Problem to work on:
Present each line of the listing below as an item in a numbered list, omitting any blank lines.

━━━ Data

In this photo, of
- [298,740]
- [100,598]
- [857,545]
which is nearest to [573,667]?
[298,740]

━━━━━━

Answer in full:
1. In this photo, of
2. - [298,740]
3. - [100,598]
4. - [857,545]
5. which is nearest to [573,667]?
6. [298,740]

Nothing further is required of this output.